Allahabad: Millions of Hindu pilgrims took the plunge into sacred rivers at the world's largest religious gathering on Monday, led by ash-smeared holy men and accompanied by religious chanting. Hindus believe that bathing at the confluence of the sacred rivers cleanses them of sin and Monday's Mauni Amavasya Snan, the "no moon day", is considered the holiest of the gigantic 48-day festival that runs until March 4.
On the most auspicious day of the months-long Kumbh Mela festival, devotees rose at dawn in the northern city of Allahabad to immerse themselves at the confluence of three sacred rivers – the Ganges, the Yamuna and the mythical Saraswati. Thousands of Naga Sadhus, a devout, fierce and famously nude sect of followers of the Hindu god Shiv, and other holy men clad in saffron robes, led the mass bathing in the chilly waters, some brandishing swords and tridents.
More than 30,000 police were on duty to manage the huge crowds and prevent the deadly stampedes that have marred such previous gatherings. Organising authorities spent millions on an operation to block drains and make sure that waste water pouring into the rivers does not threaten the pilgrims.

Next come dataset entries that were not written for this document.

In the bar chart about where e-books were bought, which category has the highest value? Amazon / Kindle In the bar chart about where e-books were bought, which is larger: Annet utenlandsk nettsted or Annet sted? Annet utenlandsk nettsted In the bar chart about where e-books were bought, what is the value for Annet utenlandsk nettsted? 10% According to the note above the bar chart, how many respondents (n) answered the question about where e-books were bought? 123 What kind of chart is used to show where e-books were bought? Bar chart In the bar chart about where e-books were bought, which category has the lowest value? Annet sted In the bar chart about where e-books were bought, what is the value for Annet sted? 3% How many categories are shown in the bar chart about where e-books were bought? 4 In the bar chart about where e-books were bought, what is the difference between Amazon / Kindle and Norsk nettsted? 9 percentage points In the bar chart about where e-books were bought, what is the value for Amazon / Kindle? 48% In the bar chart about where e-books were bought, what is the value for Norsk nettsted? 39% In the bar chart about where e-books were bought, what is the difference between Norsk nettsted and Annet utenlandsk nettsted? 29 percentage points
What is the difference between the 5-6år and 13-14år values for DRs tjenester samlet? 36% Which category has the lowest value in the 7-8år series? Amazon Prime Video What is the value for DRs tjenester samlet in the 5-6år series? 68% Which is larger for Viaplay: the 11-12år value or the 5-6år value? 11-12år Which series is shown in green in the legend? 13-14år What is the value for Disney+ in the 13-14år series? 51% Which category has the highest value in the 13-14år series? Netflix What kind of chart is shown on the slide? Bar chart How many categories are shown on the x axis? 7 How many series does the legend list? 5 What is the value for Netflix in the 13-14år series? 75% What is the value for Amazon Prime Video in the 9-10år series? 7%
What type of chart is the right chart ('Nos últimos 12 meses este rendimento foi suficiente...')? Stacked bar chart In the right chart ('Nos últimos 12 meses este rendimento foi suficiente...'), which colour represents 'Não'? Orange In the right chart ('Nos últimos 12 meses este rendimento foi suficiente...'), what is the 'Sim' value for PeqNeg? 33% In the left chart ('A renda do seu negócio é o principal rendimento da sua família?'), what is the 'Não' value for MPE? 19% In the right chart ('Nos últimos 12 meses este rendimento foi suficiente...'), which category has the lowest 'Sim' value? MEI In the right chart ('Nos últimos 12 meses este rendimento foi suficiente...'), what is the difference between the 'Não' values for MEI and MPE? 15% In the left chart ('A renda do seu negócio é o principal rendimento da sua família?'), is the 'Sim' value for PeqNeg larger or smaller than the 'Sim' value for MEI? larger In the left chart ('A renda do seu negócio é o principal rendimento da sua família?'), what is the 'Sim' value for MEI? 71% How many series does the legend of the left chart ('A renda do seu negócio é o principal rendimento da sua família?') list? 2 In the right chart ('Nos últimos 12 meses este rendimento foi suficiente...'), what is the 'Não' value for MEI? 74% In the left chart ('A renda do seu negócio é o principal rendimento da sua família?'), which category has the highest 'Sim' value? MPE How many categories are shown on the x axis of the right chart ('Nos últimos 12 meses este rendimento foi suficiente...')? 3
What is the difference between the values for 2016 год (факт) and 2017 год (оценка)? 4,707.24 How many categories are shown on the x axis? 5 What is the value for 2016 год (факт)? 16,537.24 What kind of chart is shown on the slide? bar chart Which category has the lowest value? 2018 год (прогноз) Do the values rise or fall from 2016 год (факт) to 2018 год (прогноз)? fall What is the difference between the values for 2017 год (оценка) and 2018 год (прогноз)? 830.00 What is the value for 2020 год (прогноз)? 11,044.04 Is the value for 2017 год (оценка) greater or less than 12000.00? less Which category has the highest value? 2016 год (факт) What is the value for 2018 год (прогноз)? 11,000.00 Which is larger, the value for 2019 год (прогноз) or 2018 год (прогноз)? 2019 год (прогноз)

Special skimmer boats collected waste from the surface of the rivers and more than 40,000 temporary toilets have been installed. Pilgrims have been streaming into a temporary tent city, three times the size of Manhattan island, in buses, trains and cars to participate in the festival's high point. Nearly 12 million people attended the inaugural bathing ritual on January 15 and about 120 million are expected during the whole festival.